Since generative image models were first introduced, their potential impacts on society have been excruciatingly questioned. They pose a multitude of privacy threats, and in the eyes of many steal work from artists. Even in the limited scope of this paper, we showed the powerful capabilities of latent diffusion to provide renderings of real individuals, and as we’ve seen over the past few years, these models only increase in their ability to generate images.

That being said, latent diffusion models allow a key difference between diffusion models: they don’t require absurd compute time to run. This allows for a few social benefits of LDMs over other generative models. First, this model can be run and utilized by a normal person, as we were able to do with image generation, as compared to traditional Diffusion Models which really only are available to powerful companies. Second, this vastly reduces the carbon footprint of the training of these models, another key benefit. So, while generative models have many common pitfalls, LDMs allow for at least a few positive societal benefits.

Potential Challenge and Solution

Large-scale text-to-image diffusion models trained on diverse datasets frequently incorporate copyrighted material, necessitating strategies for concept removal without extensive retraining. We present a method based on modifying image distributions to achieve concept ablation, thereby addressing copyright concerns without compromising model performance.

alb1 [4]

alb2 [4]

We update model weights to modify the generated image distribution on the target concept, e.g., Grumpy Cat, to match an anchor distribution, e.g., Cat. We propose two variants. Left: The anchor distribution is generated by the model itself, conditioned on the anchor concept. Right: The anchor distribution is defined by the modified pairs of <target prompt, anchor image>. An input image x is generated with anchor concept c. Adding randomly sampled noise epsilon results in noisy image xt at time-step t. Target prompt c∗ is produced by appropriately modifying c. In experiments, we find the model-based variant to be more effective.

Other than Diffusion?

Autoregressive models

The Parti model employs the autoregressive approach that treats the task as a sequence-to-sequence problem. By adopting Transformer-based image tokenization, Parti scales an encoder-decoder Transformer model to a 20B parameter, delivering high-fidelity, photorealistic images from textual descriptions.

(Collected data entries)
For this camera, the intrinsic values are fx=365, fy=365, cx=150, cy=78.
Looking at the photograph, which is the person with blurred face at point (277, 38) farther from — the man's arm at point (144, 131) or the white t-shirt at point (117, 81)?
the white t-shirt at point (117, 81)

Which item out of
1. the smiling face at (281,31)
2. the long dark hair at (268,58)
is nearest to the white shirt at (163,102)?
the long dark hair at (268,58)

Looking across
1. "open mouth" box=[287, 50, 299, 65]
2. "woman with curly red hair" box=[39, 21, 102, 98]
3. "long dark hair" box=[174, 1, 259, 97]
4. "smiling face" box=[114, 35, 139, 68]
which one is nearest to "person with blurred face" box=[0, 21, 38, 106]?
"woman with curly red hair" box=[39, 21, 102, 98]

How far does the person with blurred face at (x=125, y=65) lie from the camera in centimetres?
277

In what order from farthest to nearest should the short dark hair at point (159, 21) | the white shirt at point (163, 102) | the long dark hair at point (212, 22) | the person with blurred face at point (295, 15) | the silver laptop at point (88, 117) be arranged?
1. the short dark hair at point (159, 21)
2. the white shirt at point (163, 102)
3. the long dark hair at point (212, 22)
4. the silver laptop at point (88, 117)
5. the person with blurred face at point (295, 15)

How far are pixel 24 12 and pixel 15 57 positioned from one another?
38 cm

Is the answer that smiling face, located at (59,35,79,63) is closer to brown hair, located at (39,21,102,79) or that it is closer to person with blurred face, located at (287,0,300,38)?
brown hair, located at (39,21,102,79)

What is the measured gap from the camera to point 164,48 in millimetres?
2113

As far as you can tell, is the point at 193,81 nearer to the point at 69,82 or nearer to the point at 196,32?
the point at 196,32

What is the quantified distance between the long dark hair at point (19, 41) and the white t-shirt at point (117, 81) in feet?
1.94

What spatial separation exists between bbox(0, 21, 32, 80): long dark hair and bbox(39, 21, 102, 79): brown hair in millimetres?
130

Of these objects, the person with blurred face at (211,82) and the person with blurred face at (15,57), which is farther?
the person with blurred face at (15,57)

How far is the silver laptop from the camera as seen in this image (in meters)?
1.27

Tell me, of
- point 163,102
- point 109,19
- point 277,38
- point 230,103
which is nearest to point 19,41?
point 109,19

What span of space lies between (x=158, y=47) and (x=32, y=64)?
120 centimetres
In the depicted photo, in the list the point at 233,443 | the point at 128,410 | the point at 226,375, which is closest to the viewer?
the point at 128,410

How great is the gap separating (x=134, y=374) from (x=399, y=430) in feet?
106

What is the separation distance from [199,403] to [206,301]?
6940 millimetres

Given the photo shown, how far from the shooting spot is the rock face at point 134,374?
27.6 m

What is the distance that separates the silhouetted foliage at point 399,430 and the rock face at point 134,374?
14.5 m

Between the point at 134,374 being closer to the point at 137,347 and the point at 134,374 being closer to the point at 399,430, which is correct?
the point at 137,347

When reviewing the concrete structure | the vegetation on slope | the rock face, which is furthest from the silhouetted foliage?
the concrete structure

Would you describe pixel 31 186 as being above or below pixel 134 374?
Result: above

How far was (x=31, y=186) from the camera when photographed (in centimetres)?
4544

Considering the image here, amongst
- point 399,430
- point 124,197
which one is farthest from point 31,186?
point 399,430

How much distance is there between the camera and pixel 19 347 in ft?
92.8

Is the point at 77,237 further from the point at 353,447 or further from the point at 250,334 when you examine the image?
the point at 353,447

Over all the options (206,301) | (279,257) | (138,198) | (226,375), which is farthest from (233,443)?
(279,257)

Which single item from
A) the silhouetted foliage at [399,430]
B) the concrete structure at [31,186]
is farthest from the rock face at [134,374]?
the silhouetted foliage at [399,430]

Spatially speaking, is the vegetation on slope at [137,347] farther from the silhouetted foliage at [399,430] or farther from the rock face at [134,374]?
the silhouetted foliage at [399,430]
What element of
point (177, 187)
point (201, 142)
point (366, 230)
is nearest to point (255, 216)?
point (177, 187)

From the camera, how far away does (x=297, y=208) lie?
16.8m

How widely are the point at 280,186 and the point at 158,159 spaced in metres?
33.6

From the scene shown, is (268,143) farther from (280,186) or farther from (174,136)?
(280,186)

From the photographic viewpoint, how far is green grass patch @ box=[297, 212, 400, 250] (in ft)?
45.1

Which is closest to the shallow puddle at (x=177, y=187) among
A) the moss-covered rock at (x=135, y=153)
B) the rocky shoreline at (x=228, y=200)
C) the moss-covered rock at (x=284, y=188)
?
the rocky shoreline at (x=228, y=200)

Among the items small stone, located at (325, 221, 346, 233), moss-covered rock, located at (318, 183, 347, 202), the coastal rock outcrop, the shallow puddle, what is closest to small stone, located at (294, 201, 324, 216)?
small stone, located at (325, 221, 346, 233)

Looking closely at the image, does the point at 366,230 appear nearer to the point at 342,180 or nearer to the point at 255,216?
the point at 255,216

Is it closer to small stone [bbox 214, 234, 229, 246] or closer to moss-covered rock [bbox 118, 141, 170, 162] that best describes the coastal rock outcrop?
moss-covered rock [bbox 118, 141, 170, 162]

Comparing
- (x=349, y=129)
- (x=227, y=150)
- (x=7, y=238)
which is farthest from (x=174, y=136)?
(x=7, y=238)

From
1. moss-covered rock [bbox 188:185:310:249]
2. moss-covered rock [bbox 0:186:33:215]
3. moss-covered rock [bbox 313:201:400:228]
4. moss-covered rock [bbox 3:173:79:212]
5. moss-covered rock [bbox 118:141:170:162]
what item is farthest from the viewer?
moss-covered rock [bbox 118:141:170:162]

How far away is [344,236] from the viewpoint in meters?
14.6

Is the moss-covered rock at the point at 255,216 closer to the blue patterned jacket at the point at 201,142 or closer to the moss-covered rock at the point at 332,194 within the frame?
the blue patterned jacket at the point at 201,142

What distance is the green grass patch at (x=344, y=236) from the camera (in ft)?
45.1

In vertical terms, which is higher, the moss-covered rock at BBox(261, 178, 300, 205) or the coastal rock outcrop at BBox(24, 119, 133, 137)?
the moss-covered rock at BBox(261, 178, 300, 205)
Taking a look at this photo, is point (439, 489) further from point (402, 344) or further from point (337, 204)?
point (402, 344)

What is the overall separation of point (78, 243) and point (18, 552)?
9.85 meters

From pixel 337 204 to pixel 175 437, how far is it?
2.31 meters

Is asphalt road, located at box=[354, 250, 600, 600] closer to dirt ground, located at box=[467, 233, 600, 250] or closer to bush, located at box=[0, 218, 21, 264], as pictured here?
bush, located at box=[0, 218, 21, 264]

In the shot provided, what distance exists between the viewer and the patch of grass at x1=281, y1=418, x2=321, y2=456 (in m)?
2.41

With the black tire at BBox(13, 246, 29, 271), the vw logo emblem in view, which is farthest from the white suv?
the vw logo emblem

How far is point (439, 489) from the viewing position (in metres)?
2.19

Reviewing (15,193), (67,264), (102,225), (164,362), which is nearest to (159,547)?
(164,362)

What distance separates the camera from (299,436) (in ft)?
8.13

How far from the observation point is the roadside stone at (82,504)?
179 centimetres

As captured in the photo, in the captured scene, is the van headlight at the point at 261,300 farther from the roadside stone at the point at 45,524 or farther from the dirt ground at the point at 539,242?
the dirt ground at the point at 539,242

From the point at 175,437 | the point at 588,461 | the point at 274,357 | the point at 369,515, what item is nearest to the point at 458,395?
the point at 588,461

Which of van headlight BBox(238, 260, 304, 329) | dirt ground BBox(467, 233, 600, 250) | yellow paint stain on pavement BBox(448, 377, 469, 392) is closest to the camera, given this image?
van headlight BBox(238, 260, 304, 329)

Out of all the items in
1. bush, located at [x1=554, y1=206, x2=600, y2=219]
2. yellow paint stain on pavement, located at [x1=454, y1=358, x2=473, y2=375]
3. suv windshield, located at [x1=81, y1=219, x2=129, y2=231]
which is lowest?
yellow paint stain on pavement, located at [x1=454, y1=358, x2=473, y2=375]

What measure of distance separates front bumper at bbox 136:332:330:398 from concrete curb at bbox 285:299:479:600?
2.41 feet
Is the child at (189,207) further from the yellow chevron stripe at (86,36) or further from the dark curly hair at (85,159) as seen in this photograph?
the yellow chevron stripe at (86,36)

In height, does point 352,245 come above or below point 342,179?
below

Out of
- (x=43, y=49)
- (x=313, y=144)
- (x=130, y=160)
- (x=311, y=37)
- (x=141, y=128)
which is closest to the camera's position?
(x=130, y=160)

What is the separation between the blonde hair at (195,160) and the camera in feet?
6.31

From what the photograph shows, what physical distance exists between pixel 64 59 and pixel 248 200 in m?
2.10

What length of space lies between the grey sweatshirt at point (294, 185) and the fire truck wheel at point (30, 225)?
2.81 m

• **ACTIONS TO TAKE**
a. In the latent diffusion excerpt, rewrite the paragraph beginning "That being said, latent diffusion models" as a short bulleted list that keeps its main facts.
b. According to the latent diffusion excerpt, how many parameters does Parti's encoder-decoder Transformer scale to?
c. Resume the latent diffusion excerpt after its final sentence about the Parti model.

• **TASK RESULTS**
a.
- Latent diffusion models (LDMs) do not need huge amounts of compute time to run, which sets them apart from other diffusion models.
- An ordinary person can run and use them. Traditional diffusion models are mostly available only to powerful companies.
- They greatly reduce the carbon footprint of training.
- Generative models have many common pitfalls, but LDMs still offer some positive societal benefits.

b. 20 billion (20B) parameters.

c.
Parti’s simplicity in design belies its sophisticated output, achieving state-of-the-art FID scores on MS-COCO and demonstrating robust generalization across detailed narratives. The model introduces the PartiPrompts benchmark to evaluate the generative capabilities of text-to-image models further.

alb1 [5]

Comparison

Diffusion models, such as Stable Diffusion variants like Dreamlike Photoreal 2.0 and Dreamlike Diffusion 1.0, exhibit greater efficiency compared to autoregressive models when controlling for parameter count. Autoregressive models generally require a larger model size to achieve comparable performance to diffusion models across most metrics. Additionally, autoregressive models like DALL-E 2 show promising performance in reasoning tasks.

alb1 [6]

Reference

[1] Rombach, Robin, et al. “High-Resolution Image Synthesis with Latent Diffusion Models” Proceedings of the IEEE/CVF Conference on Computer Vision and Pattern Recognition. 2022.

[2] Weng, Lillian. “What are Diffusion Models?” Lil’Log https://lilianweng.github.io/posts/2021-07-11-diffusion-models/

[3] Xie, Shaoan, et al. “SmartBrush: Text and Shape Guided Object Inpainting with Diffusion Model” CVPR

[4] Kumari, Nupur, et al. “Ablating concepts in text-to-image diffusion models.” Proceedings of the IEEE/CVF International Conference on Computer Vision. 2023.

[5] Yu, Jiahui, et al. “Scaling autoregressive models for content-rich text-to-image generation.” arXiv preprint arXiv:2206.10789 2.3 (2022): 5.

[6] Lee, Tony, et al. “Holistic evaluation of text-to-image models.” Advances in Neural Information Processing Systems 36 (2024).